Hi Martin and welcome to this forum, though sorry for the reason that brings you here.
It's not clear whether your clinicians have suggested you should consider HIFU as you are a suitable candidate for it or whether you have heard/read about it and wish to learn what others have experienced before consulting a HIFU specialist. If the latter is the case, you should be aware that HIFU will only treat cancer within the Prostate or very close to it and then only where the probe can focus the ultrasound to ablate the tumour. Also, calcification can make it difficult to successfully administer. It works best where there is a small tumour on only one side of the Prostate, although it can be repeated which sometimes needs to be done. Where there is a tumour in the Prostate that cannot be reached, sometimes the even lesser used (in the UK) Cryotherapy may be possible.
My experience of HIFU for failed RT was that I could walk away within an hour or two having come round after the procedure although the swelling became more evident the next day and for a few days thereafter. It might not eradicate a tumour quite so well as surgery or radiation in so many cases but if not obliterating it, it usually sets the cancer back and for men who have failed RT, focal therapy can delay HT and other systemic treatments as I can personally attest.
I had my HIFU done by the same highly experienced lady Professor as Clare's husband, although mine was within a study at UCLH .
Here is my experience :- https://community.prostatecanceruk.org/posts/t10960-HIFU--my-experience#post133611
Edited by member 10 Jun 2020 at 02:00
| Reason: to highlight link
Thanks Barry your post was very helpful as you had your treatment on a trial in 2015 do you think the equipment and expertise has improved over the 5 year period .good to see you still out there and thanks for your views on delaying ht .

§ Dataset extract
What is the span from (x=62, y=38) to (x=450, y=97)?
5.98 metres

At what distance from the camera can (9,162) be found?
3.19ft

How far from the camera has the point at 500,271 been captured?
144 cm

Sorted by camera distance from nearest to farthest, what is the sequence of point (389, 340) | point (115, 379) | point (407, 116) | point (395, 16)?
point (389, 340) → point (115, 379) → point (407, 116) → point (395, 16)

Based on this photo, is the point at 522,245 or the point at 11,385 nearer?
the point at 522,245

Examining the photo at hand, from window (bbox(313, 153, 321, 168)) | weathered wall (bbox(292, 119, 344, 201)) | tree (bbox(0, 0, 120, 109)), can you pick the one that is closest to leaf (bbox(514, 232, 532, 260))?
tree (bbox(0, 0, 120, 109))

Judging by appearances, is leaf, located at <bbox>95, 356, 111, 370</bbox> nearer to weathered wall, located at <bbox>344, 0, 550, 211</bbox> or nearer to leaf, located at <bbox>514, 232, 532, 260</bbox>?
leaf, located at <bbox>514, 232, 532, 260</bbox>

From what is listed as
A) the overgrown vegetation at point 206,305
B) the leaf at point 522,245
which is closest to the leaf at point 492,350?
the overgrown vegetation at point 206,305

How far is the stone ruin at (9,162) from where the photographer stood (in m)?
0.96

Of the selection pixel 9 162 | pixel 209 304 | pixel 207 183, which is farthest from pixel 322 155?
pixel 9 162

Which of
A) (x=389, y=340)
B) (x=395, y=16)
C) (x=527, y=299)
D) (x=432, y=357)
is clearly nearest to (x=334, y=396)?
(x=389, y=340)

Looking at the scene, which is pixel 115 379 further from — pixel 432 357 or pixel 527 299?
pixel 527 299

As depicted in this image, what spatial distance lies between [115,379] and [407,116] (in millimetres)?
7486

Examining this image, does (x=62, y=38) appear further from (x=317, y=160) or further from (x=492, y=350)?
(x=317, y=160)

§ Task 1
In the forum thread on HIFU, why does the writer still value focal therapy even though it may not eradicate a tumour as well as surgery or radiation?
§ Task 2
Resume the forum thread on HIFU after its last post.
The records are not needed for anything here.

§ Exercise output 1
Even when it does not obliterate the tumour, it usually sets the cancer back. For men whose RT has failed, focal therapy can also delay HT and other systemic treatments, as the writer has personally experienced.

§ Exercise output 2
Well as with all procedures for PCa good outcomes depend to a considerable extent on what the individual patient presents with. Also, it depends on the skill and experience of the person administering the treatment. Certainly, techniques have improved over recent years and equipment has been refined. For instance robotic surgery, more controlled and less damaging RT and more advanced probes focusing the ultrasound for HIFU with better temperature control for example. The risk of fistulas has been greatly reduced with this procedure. Of course not all improvements happen at the same time in every type of treatment but one advantage they all now benefit from is the advances that continue to be made with scans. As regards HIFU in France they use the French 'Ablatherm' whereas in the UK the American 'Sonablate' is more often used. There is a said to be a more advanced HIFU system called 'Exablate' but I don't think it is used much in the UK (as yet). Certainly, when I asked UCLH about it quite recently they said they didn't have it and were still using 'Sonablate', no doubt an updated version. There is yet another type of HIFU that has been tested in Germany and perhaps elsewhere but this works in a different way. It is called 'Tulsa- Pro'. It could prove to be better in some situations but only trials and time will tell.